__ISTRUZIONI__
(a) Nel racconto dell'arrivo a Shanghai, quanti ricoverati dell'Istituto di Lo-pa-hong cantano le preghiere durante la Messa del 4?
(b) Prosegui il racconto dell'arrivo a Shanghai partendo subito dopo l'ultima frase.

__BRANO SCELTO__
+ + +

Il 31, anniversario del nostro Padre, fu da noi ricordato con un buon esercizio di buona morte.
Per tutto il giorno e quello seguente una buona bufera di vento fa ballonzolare sempre più il nostro Fulda: al solito i deboli soffrono. Ma alla vigilia primi Vespri della Purificazione e tutto si acquieta, tutti si alzano ed il giorno seguente in santa festa, lodiamo la nostra buona Mamma. Siamo in Mar Giallo e in mezzo a fitte scogliere, sormontate di tanto in tanto da fari si procede finché a 50 miglia da Shanghai, in attesa dell’alta marea, ci fermiamo. Al mattino del 3 siamo a Shanghai. Alle sette Don Garelli sale a bordo e in automobile, siamo festosamente accolti. Un cinesino ci saluta in italiano: rispondo; Don Garelli traduce e si fa festa, ecc. ecc.
Il 4 dico Messa cum magna pompa nell’Istituto del Lo-pa-hong; egli serve vestito di cotta, mentre i suoi ricoverati (1300) cantano le loro preghiere in una nenia che musicalmente si può esprimere così per l’Ave Maria (N.B. Mette un rigo con note).
Adesso immaginate che ognuno emetta su per giù la voce che vuole, alto o basso, per quinte specialmente e poi pensate al vaghissimo orrore musicale che succede. Non mi meraviglio più della musica cinese.
Visito l’opera di Lo-pa-hong, di cui fa parte anche il nostro Istituto (non ancora finito, e che può comodamente alloggiare da 800 a 1000 allievi) e che è un piccolo Cottolengo.
Oggi nel pomeriggio in giro per le faccende mie giapponesi e stasera a cena da Lo-pa-hong. Torno ora dalla cena tutta cinese. Volete sapere il menù? l) Minestra; brodo con funghi (proprio quelli che noi non mangiamo) e un uovo di piccione. 2) Pane e burro. 3) Prosciutto e pollo freddo. Acciuga con salsa di pomodoro e fegato, non so di qual bestia. 4) Branchie e trachea di pesce. 5) Cavoli in foglie con purea di rape. 6) Pesce e cipolle. 7) Tè freddo e sfoglia di riso. 8) Fagiano. 9) Piselli e gamberi. 10) Pasta di riso con zucchero. 11) Germogli di bambù. 12) Dessert, cioccolato, dolci e frutta – vino nero e bianco, tè. Direte: c’è da crepare! Sì pensate che tutto questo messo insieme non forma un piatto colmo di minestra (e voi ne mangiate anche tre o quattro!) e poi ditemi se non è meglio una bella polenta con gli uccelli e un buon bicchiere di barbera.

+ + +

Elementi del dataset
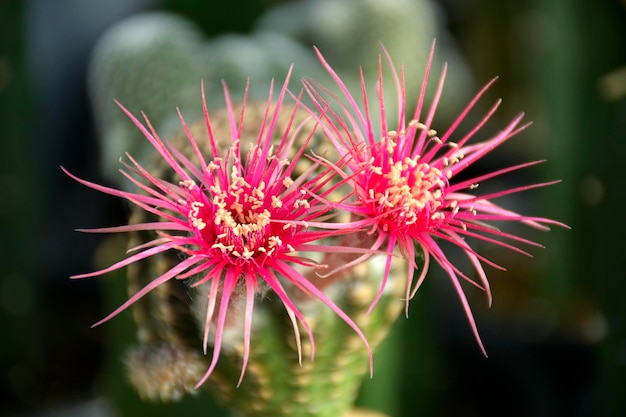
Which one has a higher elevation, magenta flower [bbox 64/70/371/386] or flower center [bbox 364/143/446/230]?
flower center [bbox 364/143/446/230]

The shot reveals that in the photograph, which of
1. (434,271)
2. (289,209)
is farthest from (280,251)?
(434,271)

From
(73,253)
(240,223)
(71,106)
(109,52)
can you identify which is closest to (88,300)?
(73,253)

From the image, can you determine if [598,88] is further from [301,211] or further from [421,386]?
[301,211]

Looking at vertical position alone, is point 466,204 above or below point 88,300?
above

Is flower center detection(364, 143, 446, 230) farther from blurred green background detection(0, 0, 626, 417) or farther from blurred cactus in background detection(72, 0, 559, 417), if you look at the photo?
blurred green background detection(0, 0, 626, 417)

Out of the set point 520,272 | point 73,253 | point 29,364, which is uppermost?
point 520,272

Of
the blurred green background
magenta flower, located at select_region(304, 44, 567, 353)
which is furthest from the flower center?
the blurred green background

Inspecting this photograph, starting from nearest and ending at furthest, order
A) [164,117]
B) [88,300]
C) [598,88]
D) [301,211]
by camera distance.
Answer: [301,211] < [164,117] < [598,88] < [88,300]
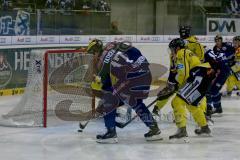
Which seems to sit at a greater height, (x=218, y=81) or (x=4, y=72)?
(x=4, y=72)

+ + +

__RISPOSTE ATTESE__
(a) I ricoverati che cantano sono 1300.

(b)
Mah! il mondo bisogna pigliarlo come è e far buon viso a cattivo gioco e magari se uno ha fame, tornare a casa a mangiare per conto proprio.
Al tè mi fecero suonare! Ne feci di tutti i colori, suonai roba nostra, l’Ave Maria di Gounod (il figlio di Lo-pa-hong era tenero per quella!), la marcia del Tannhauser… credo che loro interessasse la musica come a me i loro intingoli… Erano ammirati a vedere che le mani si muovevano sui tasti… Diamine! dovevo tenerle ferme? Suonai poi coi tasti coperti e la sonata famosa dei tagliatelli!!!… Mi sarebbe piaciuto poter essere nella testa di quei bravi signori, che vollero beversi ancora una tazza di te (né più né meno che un infuso di tiglio)… per onorare l’ospite! A quante cose bisogna abituarsi! Ma la Provvidenza mi attendeva al varco. Il Sig. Lo-pa-hong mi tira in disparte, mi dà un pezzetto di carta scritta in cinese e mi dice: “Questo è per la sua fondazione in Giappone”. Non vi dico la generosa somma, perché non mi credereste. Deo gratias! Dite tutti un Pater Noster per lui a Don Bosco!
Ho dovuto in questo frattempo girare per Shanghai, specialmente la parte cinese, dove è la nostra casa. La concessione internazionale e francese sono città europee.1 La parte cinese è un formicolio umano di lavoro e attività in cui vicino alla ricchezza, al benessere vi è la massima povertà, sporcizia, abiezione umana; accanto a sontuosi palazzi, a negozi forniti di ogni ben di Dio, catapecchie di stuoie ove famiglie numerose vivono nella lordura vera e propria. Si preparano alla festa del Capodanno (14 Febbraio) con scorpacciate di ogni genere, specialmente di pollame, carne di maiale (si vedono veri mucchi) e verdura.
Quanti milioni di anime abbandonate! Oh, vedeste la moltitudine di giovani e fanciulli a Shanghai!… Gli oratori e le istituzioni giovanili sono pochissimo conosciute. In due o forse tre milioni di abitanti appena 15.000 cattolici. Pregate, pregate, pregate.
Ed eccovi le conclusioni che mi sembra vi possano far del bene e che sono risultato di questo viaggio che volge al termine. Sforzatevi per chi vuol viaggiare salesianamente e lavorare nelle missioni:
Di abituarvi ora che siete giovani a tutto: buona bocca per ogni sorta di cibi, comunque confezionati, da qualsiasi cucina (tedesca, italiana, cinese ecc.); se no sono dolori;
Di studiare bene le lingue principali, se no sono dolori, sono dolori, sono dolori;
Di abituarvi a qualsiasi letto, meglio duro, se no sono dolori, sono dolori, sono dolori;
Di stare bene uniti con Dio, se no non si ha la forza di sopportare le sofferenze e le umiliazioni che derivano dalla mancanza delle abitudini precedenti;
Di studiare, studiare, studiare bene ogni materia. Per l’Estremo Oriente specialmente scienze, disegno e arti in genere e lingue straniere… sono le materie più quotate e necessarie.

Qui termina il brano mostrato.